TASK REQUIREMENTS:
Copy word for word the lines from the one containing "How far from" through the one containing "31.4 inches", including both of those lines.

>>>>

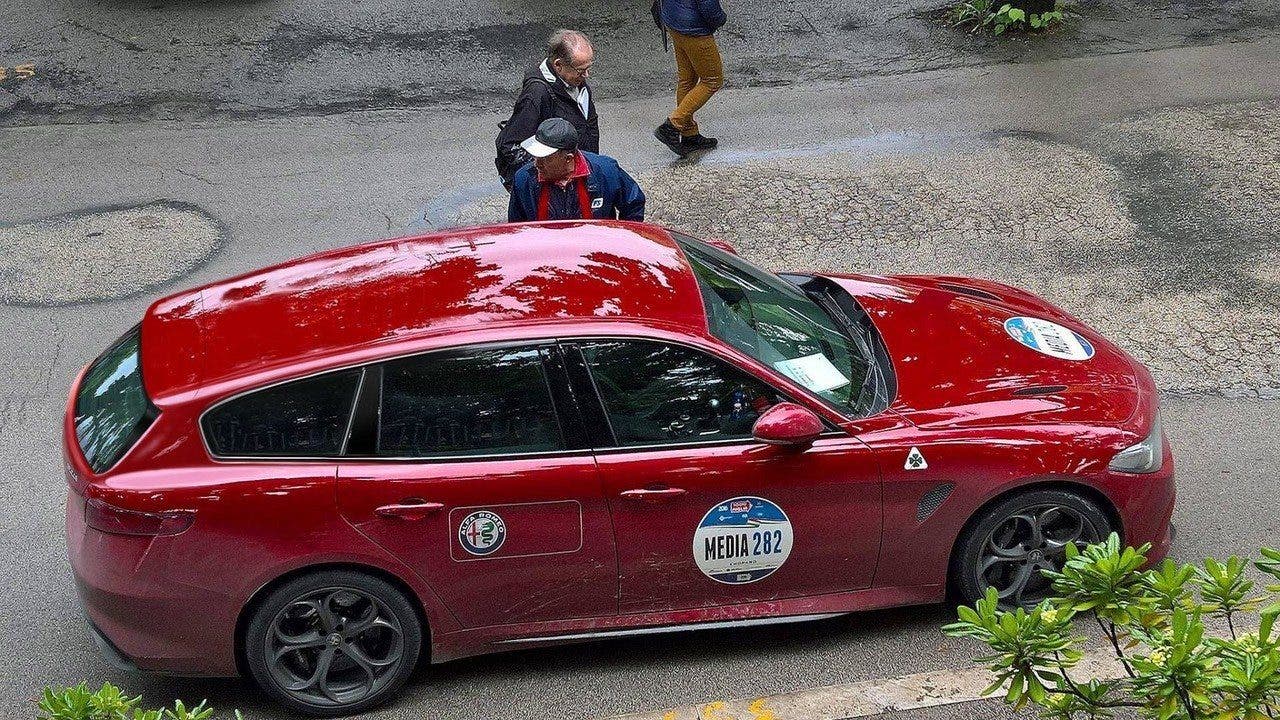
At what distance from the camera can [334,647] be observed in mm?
4992

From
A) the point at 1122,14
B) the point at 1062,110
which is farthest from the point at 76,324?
the point at 1122,14

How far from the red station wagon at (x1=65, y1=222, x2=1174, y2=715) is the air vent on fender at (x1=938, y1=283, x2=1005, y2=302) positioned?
31.4 inches

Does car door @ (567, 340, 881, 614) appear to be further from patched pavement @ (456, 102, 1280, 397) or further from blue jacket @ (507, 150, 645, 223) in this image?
patched pavement @ (456, 102, 1280, 397)

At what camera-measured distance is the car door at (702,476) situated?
16.3ft

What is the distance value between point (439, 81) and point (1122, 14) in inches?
263

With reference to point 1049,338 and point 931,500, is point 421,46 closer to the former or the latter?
point 1049,338

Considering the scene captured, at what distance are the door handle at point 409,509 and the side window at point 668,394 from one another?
74 centimetres

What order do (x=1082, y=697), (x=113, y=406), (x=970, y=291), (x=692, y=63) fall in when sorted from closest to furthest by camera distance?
(x=1082, y=697)
(x=113, y=406)
(x=970, y=291)
(x=692, y=63)

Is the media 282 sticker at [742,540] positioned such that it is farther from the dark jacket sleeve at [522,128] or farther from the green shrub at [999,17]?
the green shrub at [999,17]

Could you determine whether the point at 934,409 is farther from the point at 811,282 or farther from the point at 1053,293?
the point at 1053,293

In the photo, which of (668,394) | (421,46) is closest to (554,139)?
(668,394)

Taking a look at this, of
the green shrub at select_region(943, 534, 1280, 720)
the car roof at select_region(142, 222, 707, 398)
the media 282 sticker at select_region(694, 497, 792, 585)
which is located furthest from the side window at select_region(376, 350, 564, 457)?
the green shrub at select_region(943, 534, 1280, 720)

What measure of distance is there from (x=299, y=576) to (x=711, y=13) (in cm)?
667

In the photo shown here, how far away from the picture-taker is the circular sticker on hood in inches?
223
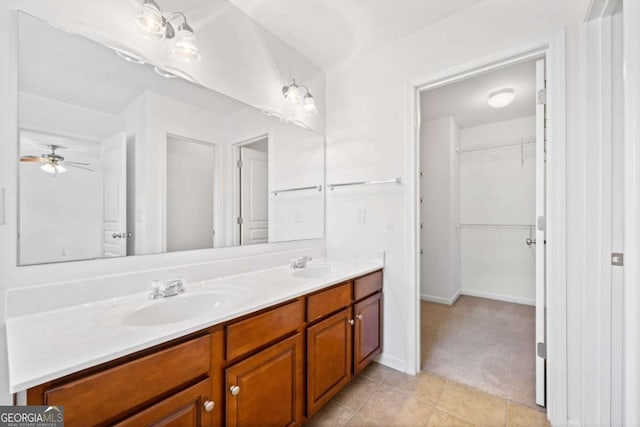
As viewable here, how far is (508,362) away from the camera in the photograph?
208cm

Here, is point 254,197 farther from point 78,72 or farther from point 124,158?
point 78,72

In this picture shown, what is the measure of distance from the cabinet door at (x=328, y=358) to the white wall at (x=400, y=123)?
55cm

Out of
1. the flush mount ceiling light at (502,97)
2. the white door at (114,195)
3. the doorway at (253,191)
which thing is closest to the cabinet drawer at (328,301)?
the doorway at (253,191)

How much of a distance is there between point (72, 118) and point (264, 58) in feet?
3.95

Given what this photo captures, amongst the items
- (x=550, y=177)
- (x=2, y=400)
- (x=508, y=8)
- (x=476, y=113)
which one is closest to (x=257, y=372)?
(x=2, y=400)

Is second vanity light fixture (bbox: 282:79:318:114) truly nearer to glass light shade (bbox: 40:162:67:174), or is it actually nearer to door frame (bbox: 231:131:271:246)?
door frame (bbox: 231:131:271:246)

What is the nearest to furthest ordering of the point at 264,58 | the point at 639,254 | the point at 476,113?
1. the point at 639,254
2. the point at 264,58
3. the point at 476,113

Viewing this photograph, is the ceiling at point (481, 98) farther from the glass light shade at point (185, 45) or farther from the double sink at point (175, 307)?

<<<<

RIGHT ANSWER:
How far from the red station wagon at (x1=65, y1=222, x2=1174, y2=715) is the air vent on fender at (x1=938, y1=283, x2=1005, y2=302) positioned?
31.4 inches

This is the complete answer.